The Humane Society of Delaware County (HSDC) is running business as normal during the current COVID-19 pandemic. Animals are being cared for, the pet food pantry is still giving out food, and animals are still being adopted.
Located at 4920 state Route 37 E. in Delaware, HSDC is a limited intake shelter, meaning it only takes in animals the shelter believes it can help when capacity is available to do so. The shelter operates under this model so that euthanasia is not a primary mode of care for the animals.
Currently, there are 108 residents at HSDC. The shelter is able to take in just about any creature one can think of, but for the most part, it houses cats and dogs.
Executive Director Jana Cassidy said cats make up about 70% of the population at the shelter, which she explained is because owners often believe cats can take care of themselves and are simply released into the wild. From there, if the animal isn’t spayed or neutered, it can breed rapidly, creating even more cats in need of loving homes.

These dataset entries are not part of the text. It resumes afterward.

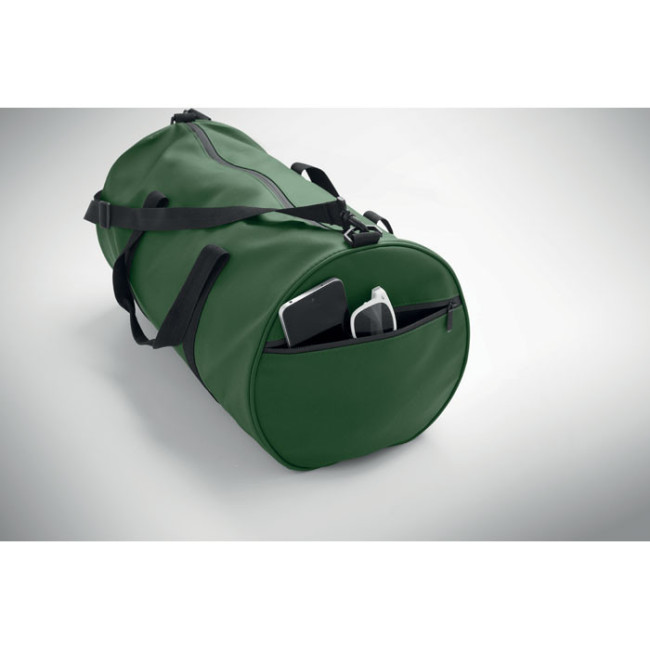 Sac de sport personnalisé en RPET Bangkok 
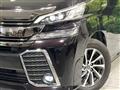 2015 Toyota Vellfire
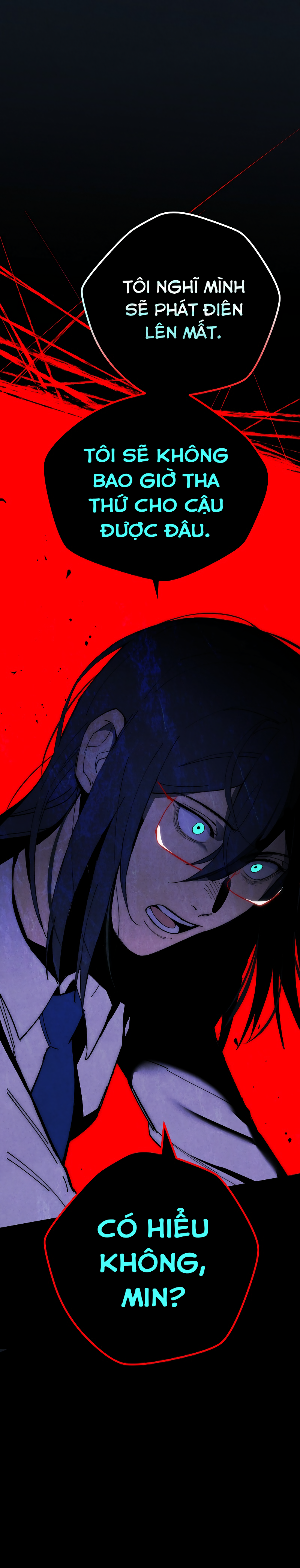 Hand Jumper Chapter 57 - Trang 2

Cassidy added a majority of the funding for the shelter comes from fundraisers and donations. Earlier this month, after Gov. Mike DeWine set limits to the number of people who could gather, the shelter was forced to postpone one of its largest fundraisers, the annual Fur Ball Gala. Normally held in March, the event was pushed to October, causing the shelter to lose a large influx of funds. Those funds are used to pay for vaccines, staff payment, and utility bills.
According to an article from Bloomberg, cities that are epicenters of the disease are rapidly running out of pets to foster. With people staying at home, many are turning to furry companions by either adopting or fostering them. Shelters are concerned that the tides will turn and as people begin to be financially impacted, they may decide to surrender their pets if they can’t properly care for them.
For pet owners who are struggling, Cassidy encourages them to reach out to the shelter to explore the options available to them.
“Can we provide them with food to keep that animal in the home? Can we provide them with medical care for that animal? What can we do that possibly will keep that animal in a safe environment at home rather than in our building?,” Cassidy said.
There have been an increased number of calls to HSDC from people offering foster homes, which Cassidy said is considered on a case-by-case basis based on what animals would benefit from fostering and the needs that animal would have.
Cassidy encourages people to foster if they are considering it.
“Sign up if you’re willing to take that on and help us out with that,” she said. “Fostering is by far the easiest way for us to expand our ability to help the community and help more animals. Fostering saves lives like you would not believe.”
Fostering, however, is not the absolute best solution to the problem, Cassidy added.
“Ideally, adoptions come first, so if we can get an animal adopted, that is a permanent home for an animal and that is a better environment than anything else that’s out there. So we try that first,” she said.
If anyone is looking to adopt or foster a furry friend, check out the adoptable animals page on the humane society website: www.hsdcohio.org/adoptable. There is an application that can be completed and emailed to firstname.lastname@example.org.
Once the application has been processed, someone from the shelter will reach out to talk about the animal. If it seems like a good fit, an in-person appointment can be scheduled. The shelter has requested that only one person from the family comes to meet the animal due to current circumstances.
For those who are unable to foster or adopt but still want to help, donations can be made to the shelter by visiting www.hsdcohio.org.
“To get people to help us by donating $5, $10, it makes a difference right now,” Cassidy said. It’s critical.”